L'exorcisme est un rituel religieux destiné à expulser une entité psychique maléfique qui se serait emparée d'un être animé (humain ou animal). Cette pratique est probablement universelle, elle est largement attestée sur le continent eurasien: shamanisme, taoïsme, hindouisme, bouddhisme, ainsi que les monothéismes (islam, judaïsme, christianisme).

Dans le christianisme

A l'origine du comportement de l'Eglise il y a l'exemple et le commandement du Christ : “Guérissez les malades et chassez les démons.”

L'exorcisme vise à expulser les démons ou à libérer de l'emprise démoniaque et cela par l'autorité spirituelle que Jésus a confié à son Église. L'entité la plus connue censée provoquer la possession est la force que les chrétiens nomme Satan ou le Diable.
Selon L'Église catholique quand l'Église demande publiquement et avec autorité, au nom de Jésus-Christ, qu'une personne ou un objet soit protégé contre l'emprise du Malin et soustrait à son empire, on parle d'exorcisme public. Sous une forme simple, l'exorcisme est pratiqué lors de la célébration du baptême. L'exorcisme canonique solennel, appelé "grand exorcisme", ne peut être pratiqué que par un prêtre exorciste et avec la permission de l'évêque. D'autres catholiques comme le Père Ovila Melançon dans “Exorcismes et Pouvoirs des Laïcs” affirment vouloir "dissiper la confusion", presque généralisée dans l'Eglise, concernant les personnes ayant le pouvoir de pratiquer des exorcismes... L'exorcisme privé peut être pratiqué par tout prêtre et même par tout fidèle, sans aucune autorisation de l'évêque. Il s'agit là de la doctrine commune enseignée par les théologiens qui ont étudié cette question, même parmi les plus célèbres d'entre eux... L 'exorcisme privé pourrait être accompli par "les fidèles en état de grâce". Cette déclaration confirme le fait que l'exorcisme passe par des prières particulières mais aussi et surtout par la foi, la miséricorde (vis-à-vis du démon) et l'amour que mettent les prêtres lorsqu'ils les récitent. C'est ces éléments qui assurent que le démon sera chassé à tout jamais et non pas seulement pendant la lecture des prières; on peut ajouter que l'exorcisme doit ,dans l'esprit du prêtre, consister à chasser le démon mais aussi sauver le possédé et non pas seulement le premier but.

Les états du possédé:

On distingue un état de calme et un état de crise. L'état de crise se traduit par des contorsions, des éclats de rage, des paroles impies et blasphématoires. Pendant la période de calme, tout est généralement oublié et le comportement redevient bien adapté, voire très pieux.
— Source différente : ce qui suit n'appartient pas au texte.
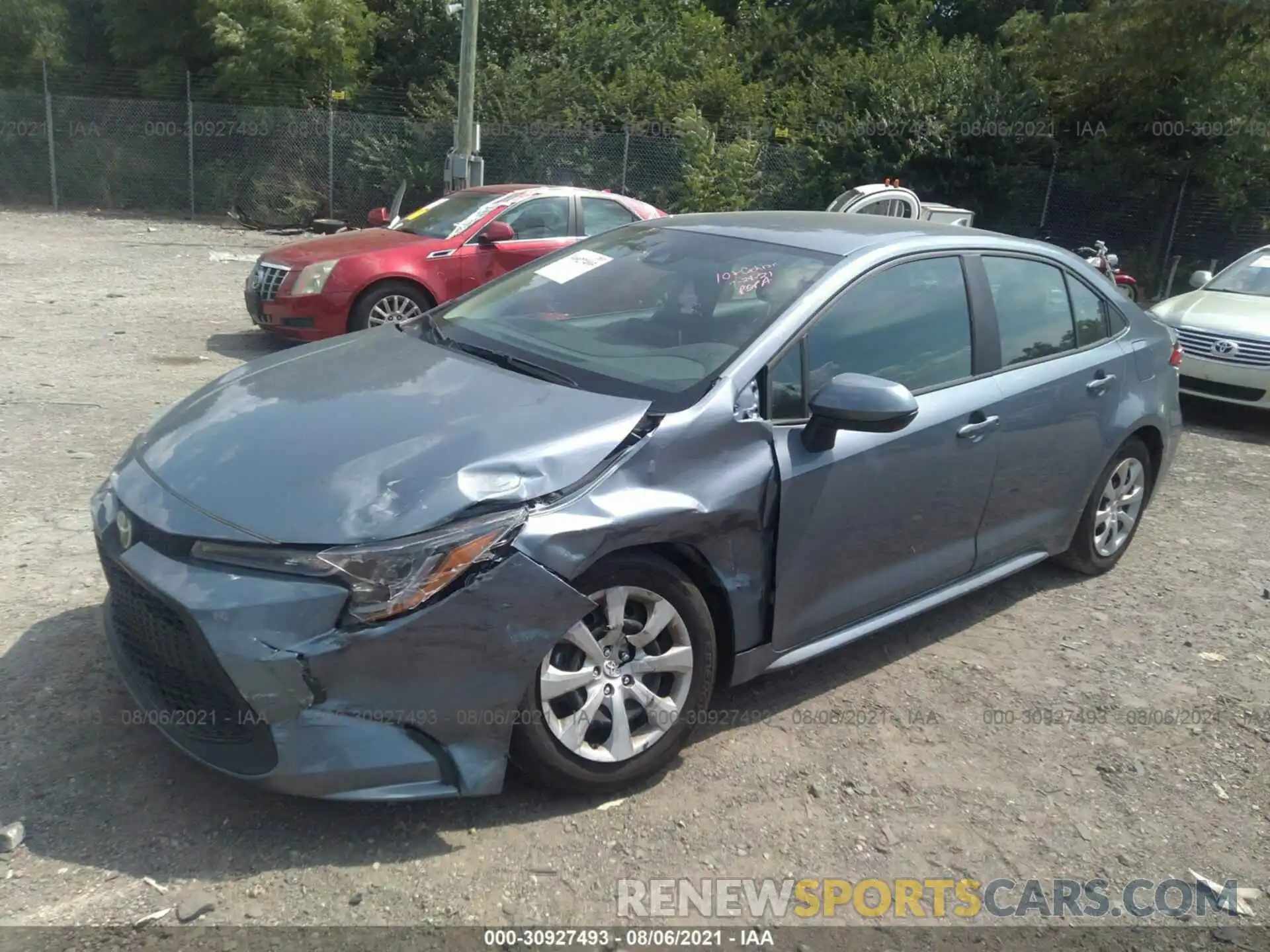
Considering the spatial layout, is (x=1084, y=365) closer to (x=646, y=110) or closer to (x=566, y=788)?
(x=566, y=788)

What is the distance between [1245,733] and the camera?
402 centimetres

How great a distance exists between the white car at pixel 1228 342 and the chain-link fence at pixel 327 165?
10090mm

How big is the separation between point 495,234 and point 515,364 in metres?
5.89

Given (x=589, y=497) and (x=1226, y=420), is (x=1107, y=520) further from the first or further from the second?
(x=1226, y=420)

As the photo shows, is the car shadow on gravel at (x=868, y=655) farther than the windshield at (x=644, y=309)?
Yes

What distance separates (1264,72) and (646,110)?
1063 cm

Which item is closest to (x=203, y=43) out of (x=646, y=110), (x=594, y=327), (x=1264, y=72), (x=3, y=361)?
(x=646, y=110)

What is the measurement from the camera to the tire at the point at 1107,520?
507 cm

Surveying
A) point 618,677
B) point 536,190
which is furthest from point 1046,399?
point 536,190

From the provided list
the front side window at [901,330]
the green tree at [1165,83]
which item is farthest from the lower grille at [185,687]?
the green tree at [1165,83]

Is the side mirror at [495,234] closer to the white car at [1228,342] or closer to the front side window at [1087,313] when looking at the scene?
the white car at [1228,342]

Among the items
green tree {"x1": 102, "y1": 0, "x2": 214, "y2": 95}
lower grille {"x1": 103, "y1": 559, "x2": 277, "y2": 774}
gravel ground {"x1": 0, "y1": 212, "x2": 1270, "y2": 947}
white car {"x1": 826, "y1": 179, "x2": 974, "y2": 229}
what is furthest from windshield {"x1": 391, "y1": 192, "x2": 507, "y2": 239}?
green tree {"x1": 102, "y1": 0, "x2": 214, "y2": 95}

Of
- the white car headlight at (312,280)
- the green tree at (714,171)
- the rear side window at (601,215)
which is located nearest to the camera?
the white car headlight at (312,280)

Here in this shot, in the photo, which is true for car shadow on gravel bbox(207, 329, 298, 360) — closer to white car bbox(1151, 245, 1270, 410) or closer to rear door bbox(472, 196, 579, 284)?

Mis à part sa signification théologique particulière et les éventuels phénomènes parapsychiques qui lui seraient associés, la crise de possession ne se distingue pas d'une crise d'hystérie.

Pour les théologiens, le diagnostic différentiel entre maladie mentale et possession diabolique, ne se fait que sur l'existence de phénomènes paranormaux. Ce qui, auparavant était considéré comme le signe certain de l'authenticité d'une possession ne peut plus aujourd'hui passer pour tel sans plus ample examen.


Les symptômes de la possession:

Selon les théologiens, il existe des signes permettant de porter le diagnostic de possession. Le Rituel romain énonce trois symptômes essentiels parmi d'autres qui auraient une valeur analogue:

- Parler ou comprendre une langue inconnue (Glossolalie).

- Découvrir les choses éloignées et secrètes (Voyance).

- Faire preuve d'une force inexplicable par l'habitat physique de la personne considérée (Psychokinèse).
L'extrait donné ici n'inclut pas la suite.